Mais l'histoire continue. Après la guerre, Briony revient à ses premières amours, elle choisit le métier de romancière. L'écriture comme voie ultime de rédemption. Et on comprend mieux, du coup, l'omniprésence de l'écriture en tant qu'élément primordial de l'intrigue. Tout fait allusion à l'acte d'écrire. Tout rappelle cette fonction. Tout au long du film, la narration contorsionne le temps, revient sur elle-même, réexplique les faits et nous balade dans l'histoire de la même façon qu'un auteur reprend ses chapitres, rature, recommence, écrit un épisode puis revient à celui d'avant, rajoute un détail ici, une nuance là. La musique qui ponctue les scènes ressemble au tic-tic-tac d'une machine à écrire, comme pour mieux nous rappeler que l'histoire ne fait pas que se vivre, qu'elle s'écrit aussi. Qu'elle s'écrit surtout. Et que c'est au fil de cette réécriture qu'elle prend tout son sens et toute sa grandeur tragique.
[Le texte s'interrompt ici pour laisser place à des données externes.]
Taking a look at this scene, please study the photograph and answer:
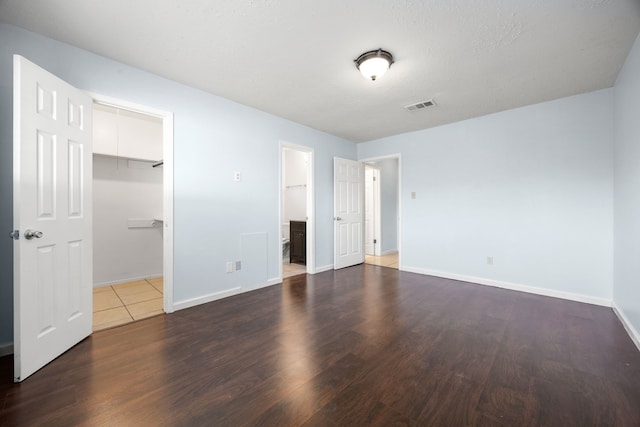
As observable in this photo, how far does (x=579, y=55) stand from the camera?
230cm

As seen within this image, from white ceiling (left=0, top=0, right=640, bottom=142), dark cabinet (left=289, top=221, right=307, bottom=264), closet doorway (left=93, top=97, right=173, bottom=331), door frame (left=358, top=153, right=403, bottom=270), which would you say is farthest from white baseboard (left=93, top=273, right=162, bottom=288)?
door frame (left=358, top=153, right=403, bottom=270)

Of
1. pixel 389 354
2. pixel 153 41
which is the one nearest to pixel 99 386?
pixel 389 354

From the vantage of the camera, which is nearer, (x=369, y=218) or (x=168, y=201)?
(x=168, y=201)

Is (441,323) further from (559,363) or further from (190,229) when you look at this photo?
(190,229)

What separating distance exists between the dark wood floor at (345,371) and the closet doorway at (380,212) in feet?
10.8

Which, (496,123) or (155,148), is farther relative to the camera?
(155,148)

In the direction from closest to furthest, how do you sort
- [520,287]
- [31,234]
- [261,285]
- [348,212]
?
[31,234]
[520,287]
[261,285]
[348,212]

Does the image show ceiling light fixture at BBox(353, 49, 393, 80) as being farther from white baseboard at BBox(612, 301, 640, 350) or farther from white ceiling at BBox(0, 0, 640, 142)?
white baseboard at BBox(612, 301, 640, 350)

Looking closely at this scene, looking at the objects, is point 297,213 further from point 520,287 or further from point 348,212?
point 520,287

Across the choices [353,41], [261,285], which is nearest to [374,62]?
[353,41]

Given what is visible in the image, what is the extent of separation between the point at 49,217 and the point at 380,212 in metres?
5.44

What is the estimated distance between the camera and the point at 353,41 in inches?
83.4

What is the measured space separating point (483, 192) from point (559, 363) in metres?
2.50

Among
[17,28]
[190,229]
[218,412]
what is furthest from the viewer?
[190,229]
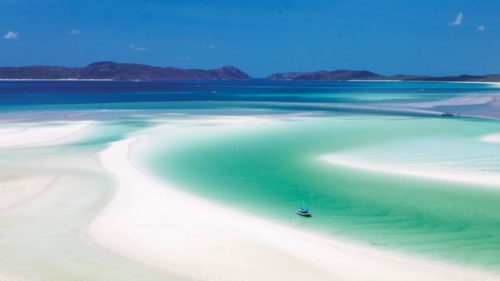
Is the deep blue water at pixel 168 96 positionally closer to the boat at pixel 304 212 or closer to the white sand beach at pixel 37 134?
the white sand beach at pixel 37 134

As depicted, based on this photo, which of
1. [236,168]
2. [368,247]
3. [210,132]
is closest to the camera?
[368,247]

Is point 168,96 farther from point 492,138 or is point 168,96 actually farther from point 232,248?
point 232,248

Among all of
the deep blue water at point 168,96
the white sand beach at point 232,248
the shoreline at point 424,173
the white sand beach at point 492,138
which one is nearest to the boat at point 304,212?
the white sand beach at point 232,248

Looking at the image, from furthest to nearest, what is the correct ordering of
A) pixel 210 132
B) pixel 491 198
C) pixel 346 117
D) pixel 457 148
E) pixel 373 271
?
pixel 346 117
pixel 210 132
pixel 457 148
pixel 491 198
pixel 373 271

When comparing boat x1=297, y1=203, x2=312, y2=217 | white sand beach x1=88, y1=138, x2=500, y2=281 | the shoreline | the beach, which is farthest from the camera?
the shoreline

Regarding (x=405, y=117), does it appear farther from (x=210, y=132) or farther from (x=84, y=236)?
(x=84, y=236)

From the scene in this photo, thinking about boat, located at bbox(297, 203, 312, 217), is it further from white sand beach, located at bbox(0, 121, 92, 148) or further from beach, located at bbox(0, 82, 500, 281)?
white sand beach, located at bbox(0, 121, 92, 148)

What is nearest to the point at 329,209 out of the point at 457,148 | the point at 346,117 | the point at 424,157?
the point at 424,157

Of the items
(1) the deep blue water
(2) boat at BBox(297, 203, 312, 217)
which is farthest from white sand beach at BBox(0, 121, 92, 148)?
(1) the deep blue water
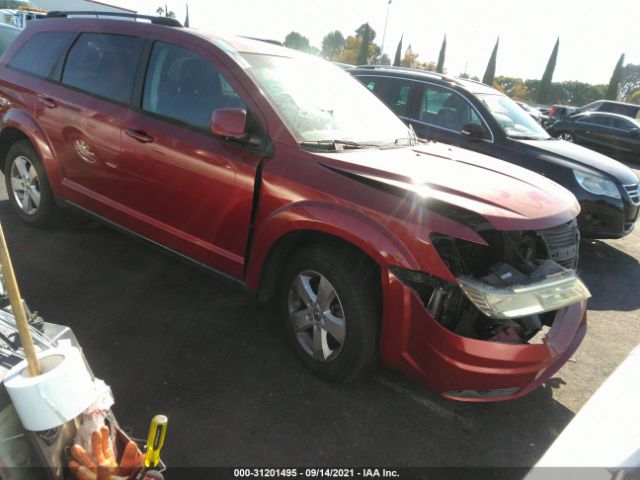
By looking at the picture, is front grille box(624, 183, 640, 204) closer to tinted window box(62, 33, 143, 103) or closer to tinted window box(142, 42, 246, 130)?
tinted window box(142, 42, 246, 130)

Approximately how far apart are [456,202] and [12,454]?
6.45ft

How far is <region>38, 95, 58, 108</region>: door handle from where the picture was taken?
3.76m

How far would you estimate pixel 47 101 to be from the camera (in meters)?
3.82

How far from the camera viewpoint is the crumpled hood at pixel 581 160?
519cm

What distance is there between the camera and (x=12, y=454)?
137 centimetres

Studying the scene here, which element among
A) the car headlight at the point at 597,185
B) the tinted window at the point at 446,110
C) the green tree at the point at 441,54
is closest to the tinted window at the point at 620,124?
the car headlight at the point at 597,185

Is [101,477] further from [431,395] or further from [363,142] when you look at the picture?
[363,142]

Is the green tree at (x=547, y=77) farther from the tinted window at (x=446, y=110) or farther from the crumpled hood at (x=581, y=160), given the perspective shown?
the tinted window at (x=446, y=110)

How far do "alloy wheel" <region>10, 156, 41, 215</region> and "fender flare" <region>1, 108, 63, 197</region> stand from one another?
0.23 m

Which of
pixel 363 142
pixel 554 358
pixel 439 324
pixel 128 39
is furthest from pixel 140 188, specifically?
pixel 554 358

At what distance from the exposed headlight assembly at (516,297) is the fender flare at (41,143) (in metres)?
3.45

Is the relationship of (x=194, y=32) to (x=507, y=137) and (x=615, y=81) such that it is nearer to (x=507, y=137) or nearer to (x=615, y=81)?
(x=507, y=137)

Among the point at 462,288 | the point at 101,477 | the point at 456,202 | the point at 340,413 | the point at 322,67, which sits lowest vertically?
the point at 340,413

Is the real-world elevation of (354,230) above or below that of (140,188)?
above
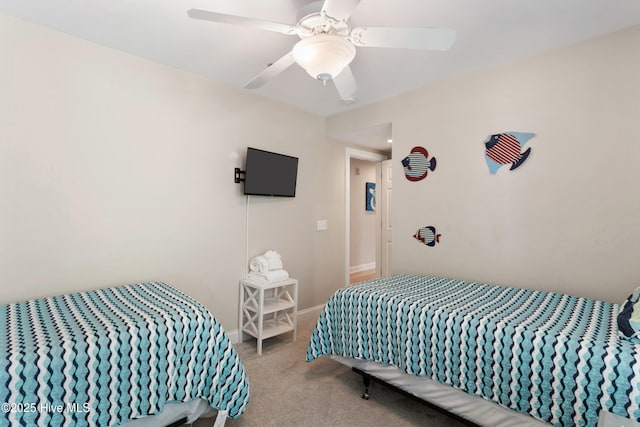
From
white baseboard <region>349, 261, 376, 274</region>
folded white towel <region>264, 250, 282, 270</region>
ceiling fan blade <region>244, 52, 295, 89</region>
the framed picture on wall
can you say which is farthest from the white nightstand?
the framed picture on wall

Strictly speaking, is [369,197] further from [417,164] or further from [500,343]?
[500,343]

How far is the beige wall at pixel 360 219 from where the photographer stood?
Result: 5789 mm

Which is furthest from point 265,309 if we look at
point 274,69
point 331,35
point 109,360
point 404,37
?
point 404,37

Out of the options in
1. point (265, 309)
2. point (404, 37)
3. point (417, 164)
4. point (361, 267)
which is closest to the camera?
point (404, 37)

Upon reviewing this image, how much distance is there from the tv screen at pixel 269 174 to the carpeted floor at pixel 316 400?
5.04 feet

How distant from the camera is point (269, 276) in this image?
2998 millimetres

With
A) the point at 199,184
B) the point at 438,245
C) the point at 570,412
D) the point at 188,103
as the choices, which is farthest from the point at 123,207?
the point at 570,412

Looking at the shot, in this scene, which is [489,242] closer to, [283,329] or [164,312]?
[283,329]

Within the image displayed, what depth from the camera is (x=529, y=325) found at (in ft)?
5.22

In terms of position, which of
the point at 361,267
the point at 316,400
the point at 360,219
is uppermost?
the point at 360,219

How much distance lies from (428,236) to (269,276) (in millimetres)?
1550

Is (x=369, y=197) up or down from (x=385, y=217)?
up

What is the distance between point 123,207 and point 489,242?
9.51ft

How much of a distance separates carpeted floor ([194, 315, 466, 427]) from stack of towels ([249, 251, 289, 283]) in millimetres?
678
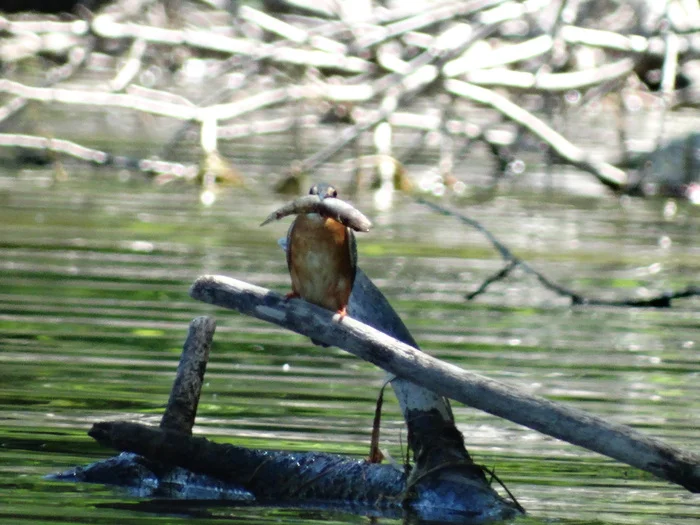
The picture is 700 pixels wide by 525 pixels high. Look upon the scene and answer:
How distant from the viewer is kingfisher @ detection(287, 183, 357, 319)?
4707 millimetres

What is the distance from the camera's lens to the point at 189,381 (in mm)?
4961

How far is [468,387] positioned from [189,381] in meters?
1.05

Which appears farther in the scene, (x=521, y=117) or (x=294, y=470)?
(x=521, y=117)

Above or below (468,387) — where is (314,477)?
below

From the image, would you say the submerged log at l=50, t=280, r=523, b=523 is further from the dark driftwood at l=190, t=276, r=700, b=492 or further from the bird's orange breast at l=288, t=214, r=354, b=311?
the dark driftwood at l=190, t=276, r=700, b=492

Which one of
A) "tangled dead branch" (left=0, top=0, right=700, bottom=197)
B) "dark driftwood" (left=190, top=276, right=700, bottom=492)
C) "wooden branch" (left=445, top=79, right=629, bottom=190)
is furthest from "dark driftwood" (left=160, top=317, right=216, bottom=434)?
"wooden branch" (left=445, top=79, right=629, bottom=190)

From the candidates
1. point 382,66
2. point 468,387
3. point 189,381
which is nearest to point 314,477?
point 189,381

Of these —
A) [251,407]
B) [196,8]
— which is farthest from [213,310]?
[196,8]

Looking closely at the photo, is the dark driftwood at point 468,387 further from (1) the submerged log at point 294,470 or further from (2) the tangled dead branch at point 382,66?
(2) the tangled dead branch at point 382,66

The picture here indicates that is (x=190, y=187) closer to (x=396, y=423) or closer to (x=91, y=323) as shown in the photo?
(x=91, y=323)

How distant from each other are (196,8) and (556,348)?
1380cm

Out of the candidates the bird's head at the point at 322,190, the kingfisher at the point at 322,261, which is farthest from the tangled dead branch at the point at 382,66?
the bird's head at the point at 322,190

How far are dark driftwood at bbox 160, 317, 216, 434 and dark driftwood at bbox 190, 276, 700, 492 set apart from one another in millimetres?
540

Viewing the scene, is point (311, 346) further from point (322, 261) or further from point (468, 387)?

Pour résumer, ce film est une petite merveille. Tout y est : la richesse artistique, la virtuosité technique, la densité émotionnelle, la profondeur de l'histoire et des personnages.

Bon, trouvons-lui quand même un défaut : il y a Keira Knightley. On n'a rien contre elle, vraiment, c'est juste que son jeu, en mode belle gosse adorablement maniérée : " Ça-va-je-prends-bien-la-lumière ? ", ce n'est pas forcément ce qui convenait le mieux pour le rôle de Cecilia, femme ardente foudroyée en pleine passion par l'inconséquence de sa jeune sœur. Mais ce minuscule bémol mis à part, ce film est un sans-faute absolu. Et il montre admirablement qu'une femme qui écrit ne peut pas changer son destin, mais qu'elle peut quand même, a posteriori, le réinventer.

[CRITIQUE] REVIENS-MOIPOUR LES FLEMMARDS : C'est sûr que ce n'est pas de la grosse marrade. Mais ça vaut drôlement le détour parce que ce n'est pas tous les jours qu'on peut voir un vrai film de guerre empli de romantisme, et un vrai film romantique dénué de sucre et de dragées roses.